Clotilde et son père ne seraient pas seuls à ce dîner, il s'y trouverait aussi le commandant de Solignac qui introduirait entre nous un élément étranger,—la politique.

Faire de la politique avec le général, c'était bien ou plutôt cela était indifférent; en réalité, il s'agissait tout simplement de le laisser parler et d'écouter sa glorification de Napoléon. Il avait vu des choses curieuses; sa vie était un long récit; il y avait intérêt et souvent même profit à le laisser aller sans l'interrompre. Qu'importaient ses opinions et ses sentiments? c'était le représentant d'un autre âge. Je ne suis point de ceux qui, en présence d'une foi sincère, haussent les épaules parce que cette foi leur paraît ridicule, ou bien qui partent en guerre pour la combattre. Tant que nous resterions dans les limites de la théorie de l'impérialisme et dans le domaine de la dévotion à saint Napoléon, je n'avais qu'à ouvrir les oreilles et à fermer les lèvres.

Mais avec le commandant de Solignac, me serait-il possible de rester toujours sur ce terrain et de m'y enfermer?

Instinctivement et sans trop savoir pourquoi, ce commandant de Solignac m'inquiétait.

Quel était cet homme?

Un ami du président de la République, disait le général Martory, un confident de ses idées; un conspirateur de Strasbourg et de Boulogne, m'avait dit Marius Bédarrides.
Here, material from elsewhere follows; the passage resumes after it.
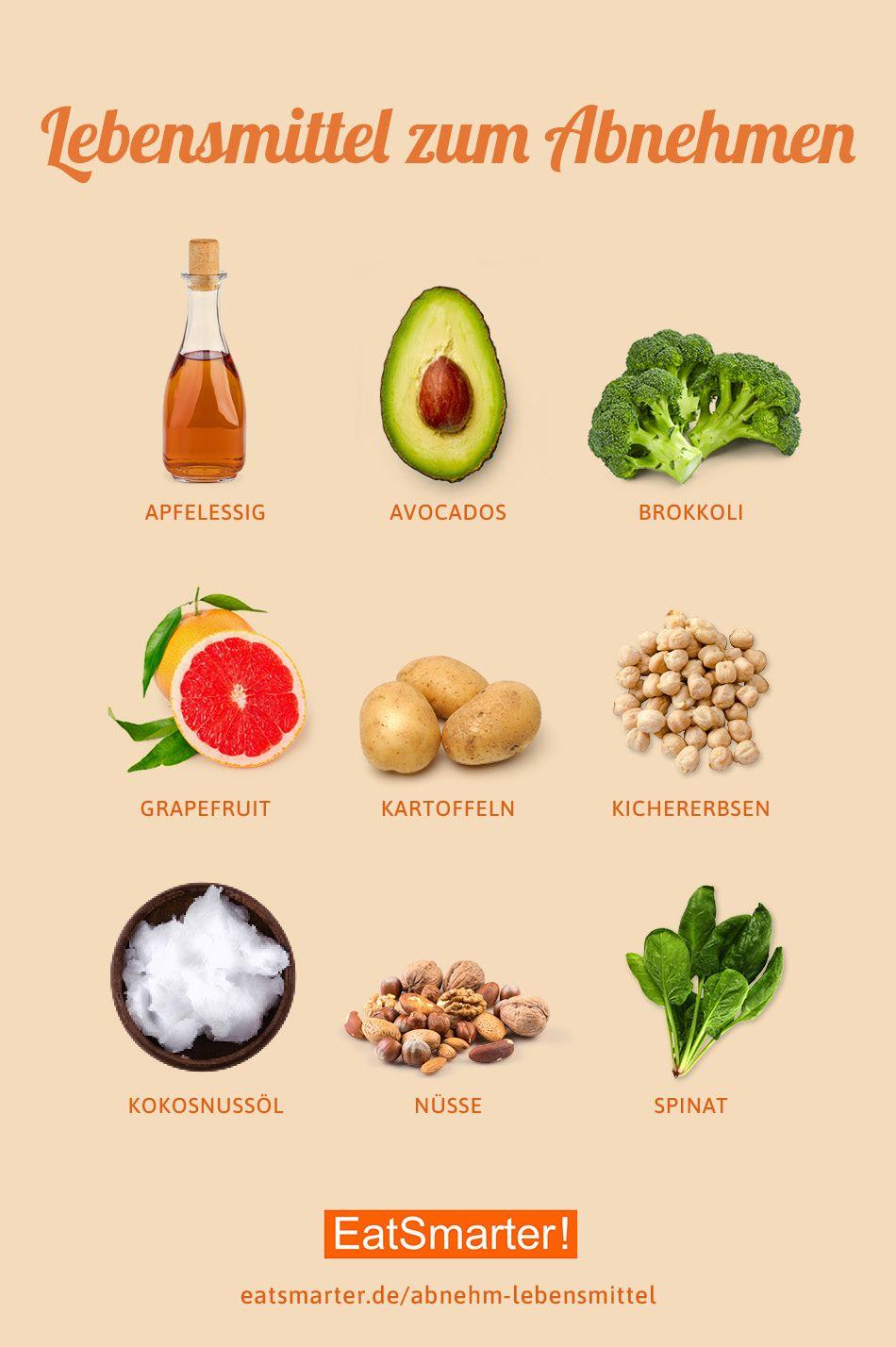 Die 18 besten Lebensmittel zum Abnehmen #ketomealplan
Il n'y avait pas là de quoi me rassurer.

Le président de la République, je ne le connais pas, mais ce que je sais de lui n'est pas de nature à m'inspirer estime ou sympathie pour ses amis et confidents. J'ai peur d'un prince qui, par sa naissance comme par son éducation, n'a appris que le dédain de la moralité et le mépris de l'humanité, et quand je vois qu'un tel homme trouve des amis, j'ai peur de ses amis.

Si à ce titre d'ami de ce prince on joint celui de conspirateur de Strasbourg et de Boulogne, ma peur et ma défiance augmentent, car pour s'être lancé dans de pareilles entreprises, il me semble qu'il fallait être le plus étourdi ou le moins scrupuleux des aventuriers.

Revenu à Marseille je voulus avoir le coeur net de mon inquiétude et savoir un peu mieux ce qu'était ce commandant de Solignac. Mais comme il ne me convenait pas d'interroger ceux de mes camarades qui pouvaient le connaître, je m'en allai à la bibliothèque de la ville. Je trouverais là sans doute des livres et des documents qui m'apprendraient le rôle qu'avait joué le commandant dans les deux conspirations de Louis-Napoléon. En faisant une sorte d'enquête parmi mes amis j'avais des chances de tomber sur quelqu'un qui aurait eu autrefois des relations avec le commandant de Solignac ou l'aurait approché d'assez près pour me dire qui il était; mais ce moyen pouvait éveiller la curiosité, et une fois la curiosité excitée on pouvait apprendre ma visite à Cassis; et je ne le voulais pas, autant par respect pour Clotilde que par jalousie, je ne voulais pas qu'on pût soupçonner mon amour.

Quand je fis ma demande au bibliothécaire, que j'avais rencontré chez un ami commun et qui me connaissait, il me regarda en souriant.

—Vous aussi, dit-il, vous voulez étudier les conspirations de Louis-Napoléon?

—Cela vous étonne?

—Pas le moins du monde, car depuis deux ans plus de cent officiers sont venus m'adresser la même demande que vous. C'est une bonne fortune pour notre bibliothèque qui n'était point habituée à voir MM. les officiers fréquenter la salle de lecture. On prend ses précautions.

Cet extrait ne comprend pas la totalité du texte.